米国およびイスラエルと、イランとの間で繰り広げられる軍事的な応酬は、今やかつてない規模に達している。この情勢悪化に伴い、海外に滞在する邦人の安全を脅かす看過できないリスクが表面化している。

 それは、戦火の絶えない中東地域そのものではなく、そこから遠く離れた第三国において実行される「反イスラエル・反米テロ」の脅威である。イスラエルの権益やユダヤ系コミュニティを標的とした攻撃は、過去にも世界各地で発生しているが、その背景には常にパレスチナ情勢や周辺国との緊張関係が存在し、特にイスラエルによる軍事行動が引き金となって報復の連鎖を招く傾向が顕著である。

大使館や軍事施設だけではない
市民を巻き込むテロの標的

 歴史を振り返れば、テロの標的が大使館や軍事施設といった公的な拠点に限定されないことは明白である。

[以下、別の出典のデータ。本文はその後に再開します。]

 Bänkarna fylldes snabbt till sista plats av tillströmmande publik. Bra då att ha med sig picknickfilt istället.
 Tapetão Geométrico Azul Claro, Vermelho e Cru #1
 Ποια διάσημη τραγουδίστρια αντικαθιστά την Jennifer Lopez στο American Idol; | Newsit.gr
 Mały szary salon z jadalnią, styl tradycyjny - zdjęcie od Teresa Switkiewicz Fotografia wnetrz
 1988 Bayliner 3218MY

 たとえば、2012年7月、ブルガリアのブルガス空港で発生したバス爆破事件は、イスラエル人観光客を狙った極めて凄惨(せいさん)な事例であった。チャーター便で到着した直後の観光客を襲ったこの惨劇では、イランやヒズボラの関与が取り沙汰され、多数の死傷者を出している。

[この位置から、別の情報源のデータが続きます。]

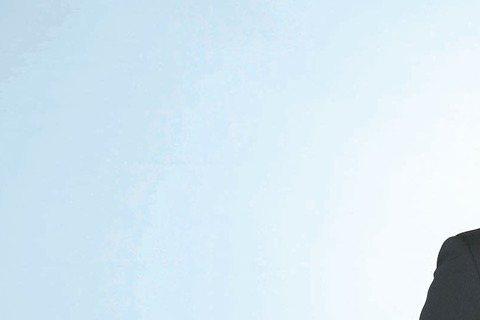 竇智孔與黃姵嘉為三立、東森「好想談戀愛」甜蜜拍攝試婚紗戲,不過兩人戲外都只想辦場簡單的婚禮,不一定要穿婚紗,有親友的祝福、辦個溫馨的派對就足夠。竇智孔與女友感情穩定,當天似乎還特地「諮詢」,和婚紗店...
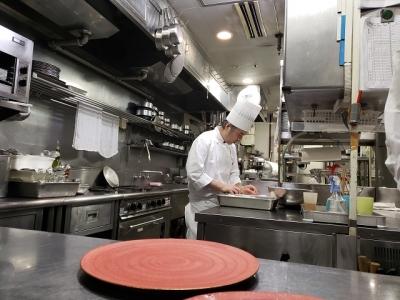 JAグループが運営する鉄板焼きレストランで、将来の料理長をめざしませんか。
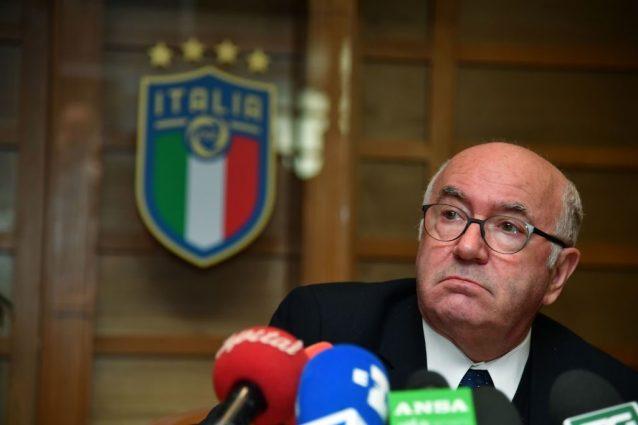 """Accuse a Tavecchio da una dirigente: """"Mi ha molestato"""". Replica: """"Tutto falso"""""""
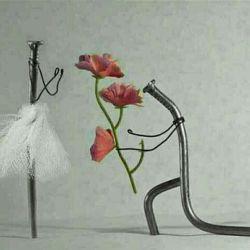 پای عشق که در میان باشه آهن هم خم میشه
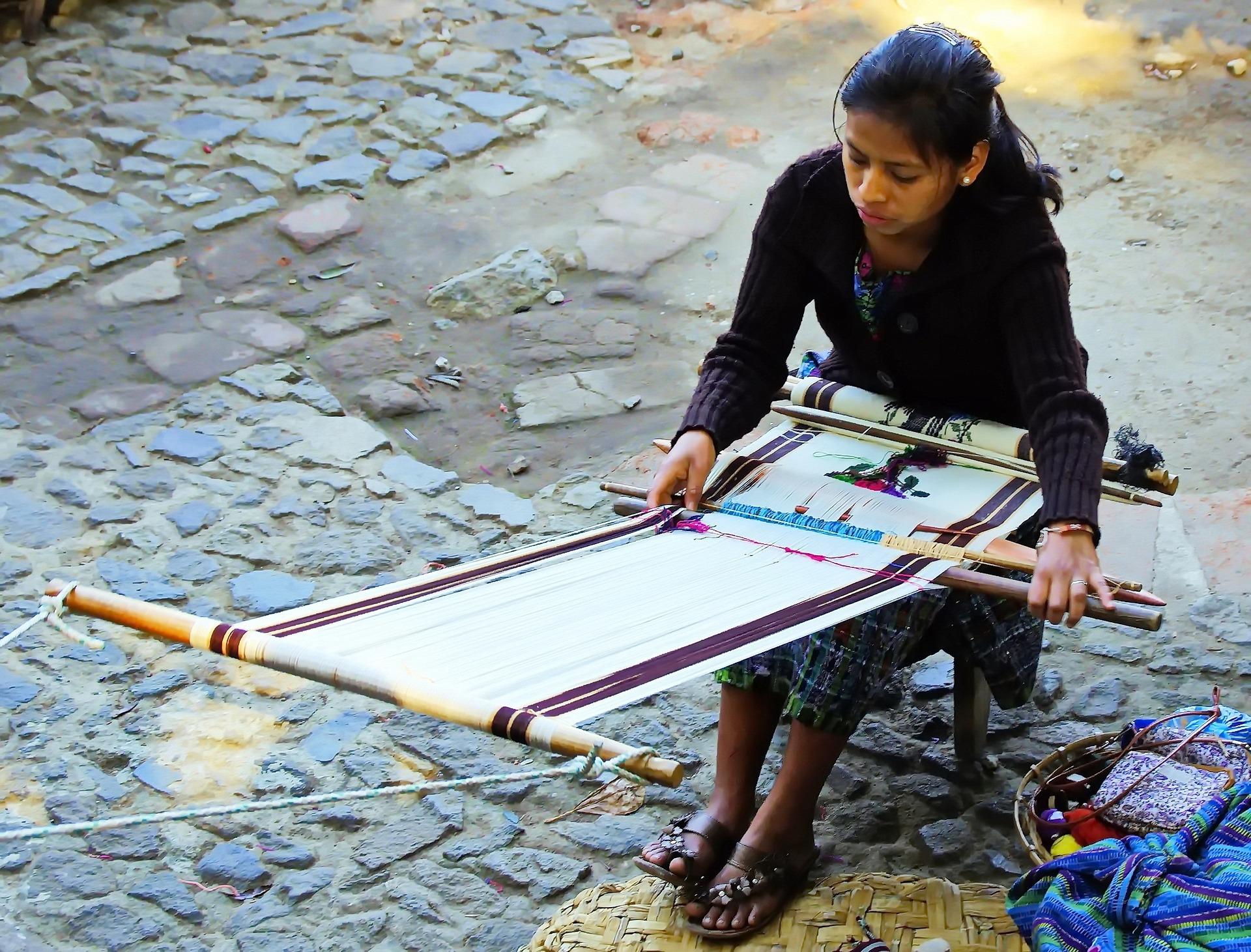 Noia teixint a Guatemala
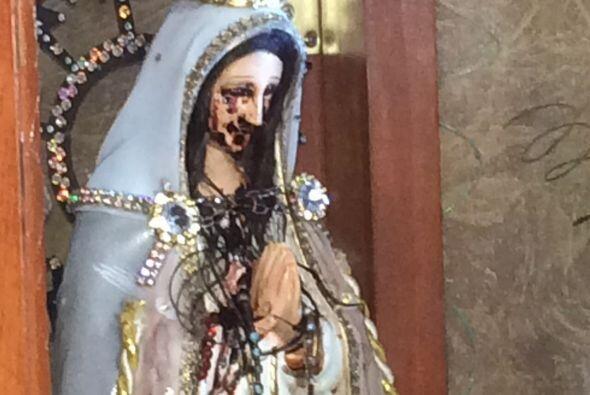 La imágen de una virgen que supuestamente llora sangre esta causando sen...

 また同年2月には、インドのニューデリーで外交官の車両が爆破され、ジョージアでも大使館を狙ったテロ未遂が発覚した。さらにタイのバンコクでは、イスラエル外交官の暗殺を企てていたとされるイラン人グループのアジトで爆弾が誤爆し、容疑者が逮捕されるという事件も起きている。そのうち2人はイランへ強制送還された。

 こうした脅威は、近年の情勢不安によってさらに拍車がかかっている。

 2023年10月にイスラエルとハマスの衝突が激化して以降、中国の北京では路上でイスラエル大使館関係者が襲撃され、インドでも再び大使館付近での爆発事案が報告された。

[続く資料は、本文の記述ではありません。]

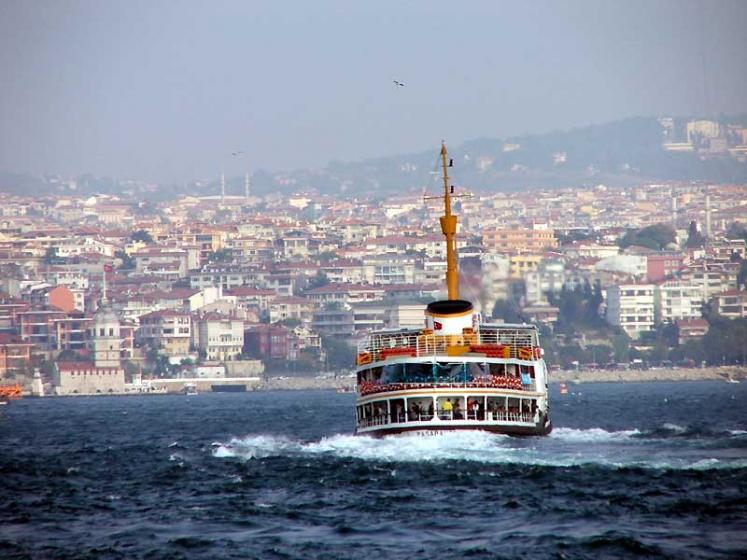 World Travel Photos :: Capitals of the world :: Tourist boat in Istanbul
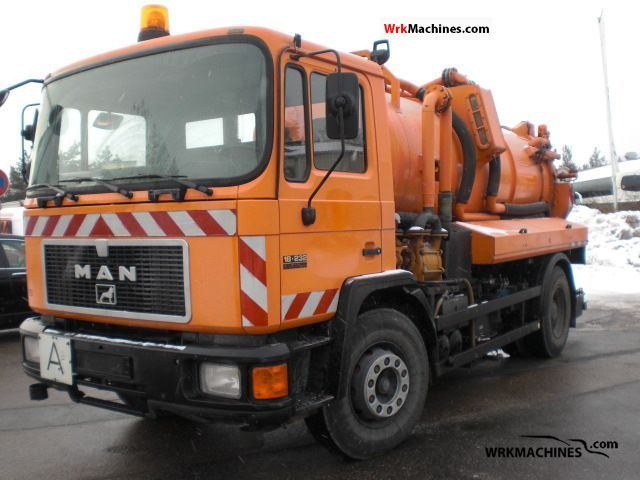 1994 MAN M 90 18.232 Truck over 7.5t Vacuum and pressure vehicle photo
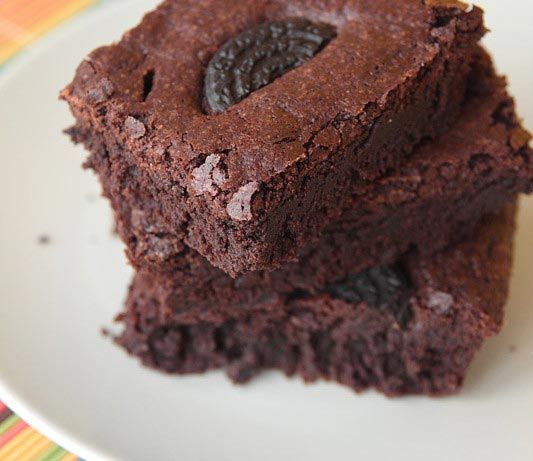 Brownies super chocolate con galletas Oreo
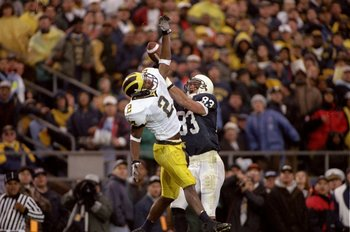 8 Nov 1997:  Defensive back Charles Woodson of the Michigan Wolverines in action during a game against the Penn State Nittany Lions at Beaver Stadium in State College, Pennsylvania.  Michigan won the game, 34-10. Mandatory Credit: Rick Stewart  /Allsport
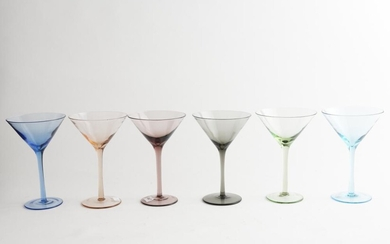 A SET OF SIX RETRO HARLEQUIN COLOURED GLASS MARTINI GLASSES, 18 CM HIGH, LEONARD JOEL LOCAL DELIVERY SIZE: SMALL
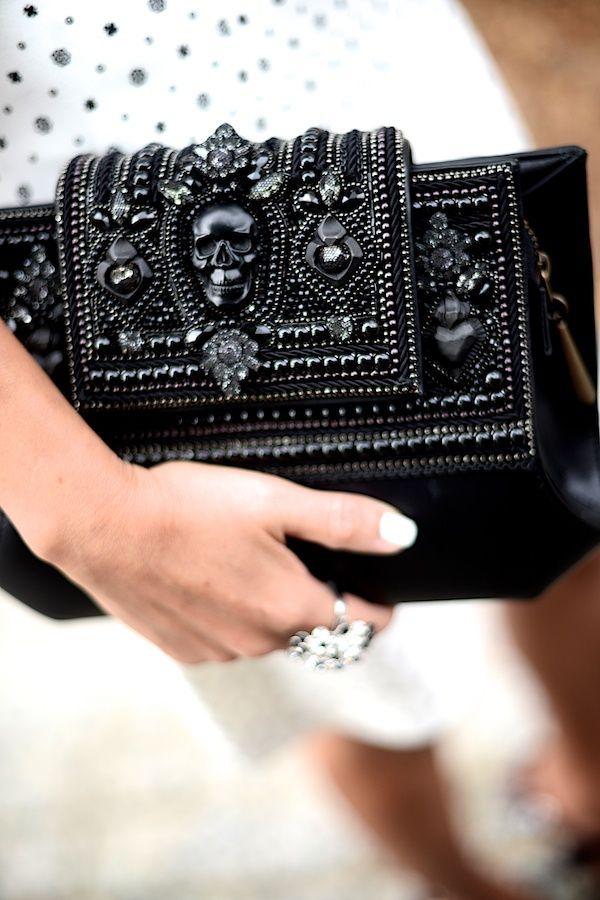 pash-for-fash: parfum-noir: ♥ Check out Parfum-noir for more! http://pash-for-fash.tumblr.com/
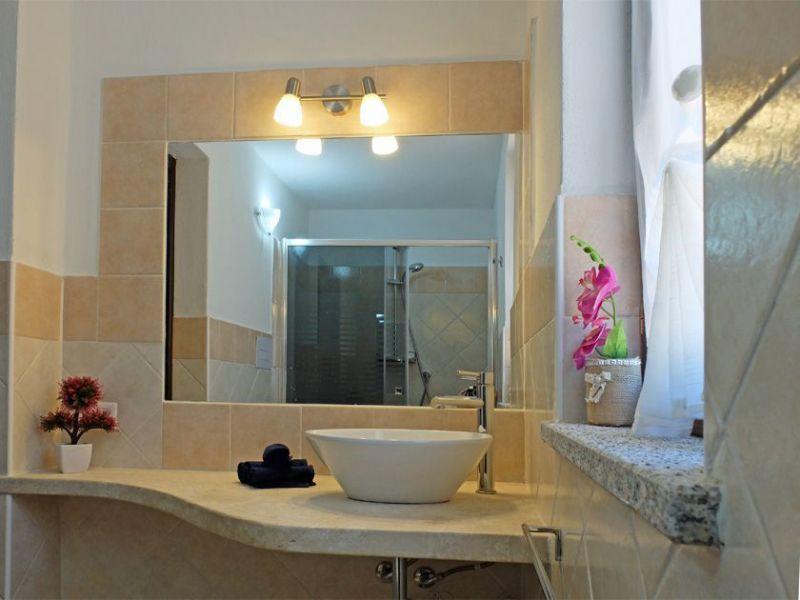 Bagno 2 Affitto Villa  99078 Santa Teresa di Gallura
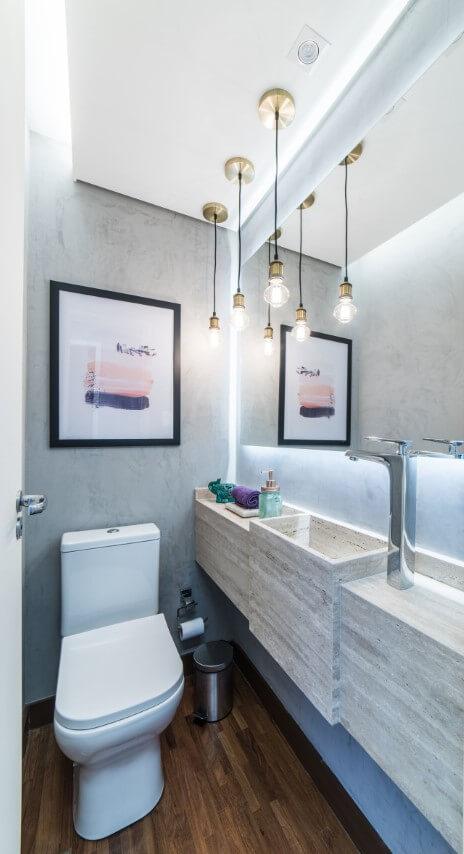 Lavabo com parede cinza e bacia com caixa acoplada clara Projeto de Pietro Terlizzi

 そして、記憶に新しい2025年5月には、米国ワシントンDCにあるユダヤ系の歴史・文化博物館の前で銃撃事件が発生し、イスラエル大使館員2人が命を落とした。拘束された男が「パレスチナに自由を」と連呼していた事実は、中東での紛争が個人の過激化を誘発し、世界のどこであっても暴力の舞台になり得るという厳しい現実を突きつけている。